Отец и думать забыл про рекламные постеры. Найл осознал это. Папа крепко прижал его к себе. Найл почувствовал запах лосьона после бритья и мягкую ткань отцовской голубой рубашки. Отчасти это объятие, отчасти захват, удерживающий его руки. Отец пытался завладеть его ладонями, пальцами, вынудить их оторваться от шеи. Найл почувствовал отцовскую силу, но он и сам не слаб, особенно когда им овладевает такая почесуха, однако отец все-таки сильнее. Найл отчаянно сопротивлялся, брыкался и лягался. Точно в тумане он слышал собственный крик:

– Нет, нет, отпусти меня, отвяжись от меня.

– Все будет в порядке, все будет в порядке, – снова и снова повторял отец, уткнувшись носом в волосы мальчика и одновременно перемещая Найла по комнате, ногой открыл дверь в процедурную и воззвал: – Может кто-нибудь помочь нам, пожалуйста, моему сыну нужна помощь, он не может больше держаться, ни минуты, пожалуйста, может кто-нибудь помочь ему?

Бесшумно к ним подбежала медсестра.

* * *

Найл делал первые медленные шаги, с трудом передвигая негнущиеся ноги[37], надо привыкнуть к тому, что все суставы замазаны, проклеены, крепко обмотаны бинтами. Он шел по процедурному кабинету, а все медсестры улыбались ему, желали здоровья. Когда он был маленьким, его обычно приводила сюда мать, и они сидели здесь только вдвоем, а когда родилась Феба, она тоже стала приходить, и Найл катал ее в коляске по коридору, пока не приглашали на процедуру. Теперь Феба уже учится в начальной школе и больше не может приходить сюда. Из-за этого она топала ножками: когда Найл возвращался домой в новых обмотках, она бросала на него взгляд и взвывала:

– Почему вы не взяли меня в амбулаторию, мне так нравится там, почему я не могу ездить с вами?

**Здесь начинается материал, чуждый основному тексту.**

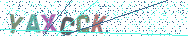 Gib die Buchstaben aus dem Bild ein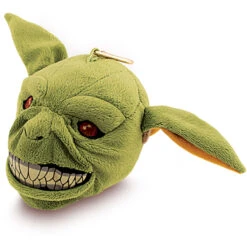 Ultra Pro Goblin Gamer Pouch For Pathfinder Adventure Card Game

Мать тоже больше не ездила с ним, она опять вернулась на работу[38]. Найл прошагал по кабинету мимо поста медсестры и зашел в помещение с ультрафиолетовой установкой, где обычно мало людей. Если он сможет провести здесь достаточно времени, до возвращения в приемную, то отец, возможно, решит, что не стоит отправлять его обратно в школу. Он может отвезти его в космический научный центр, где они будут вместе ходить по залам, стоять под усыпанным мелкими звездами куполом планетария, и Найл будет закидывать назад голову, вглядываясь в далекую космическую высь и чувствуя себя в безопасности в своих бинтах.

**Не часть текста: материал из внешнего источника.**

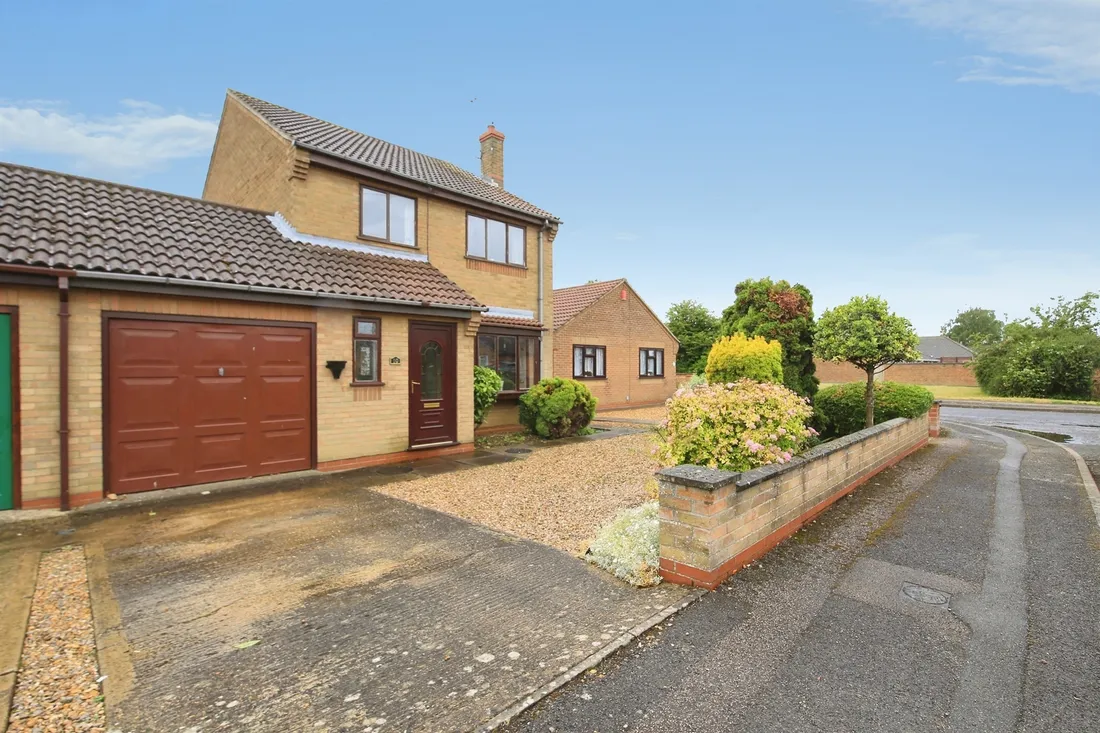 Property photo 19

Найл проехался пару раз на лифте. Он специально медлил в коридоре. Прошелся мимо ультрафиолетовых установок, наблюдая за синими людьми, лежащими под их лучами. Он добрел до автомата с напитками, но вспомнил, что в карманах нет денег, поэтому удовольствовался фонтанчиком для питья. Подумав, что пора возвращаться к папе, он повернул обратно к приемной и уже собирался открыть дверь, когда до него донесся женский голос:

– Мне нравятся ваши художества.

Найл резко вздрогнул и отступил от двери. Ему знаком этот голос, он уверен. Он принадлежал женщине, которая приходила, как и они, по средам со своей дочерью, уже почти девушкой. Она носила женский брючный костюм, длинные волосы зачесаны на одну сторону, и ее туфли постукивали по больничному линолеуму. Она всегда приставала к папе Найла с разговорами, и порой Найлу так и хотелось сказать: «Оставьте его в покое, не видите, что ли, он работает, разбирает бумаги».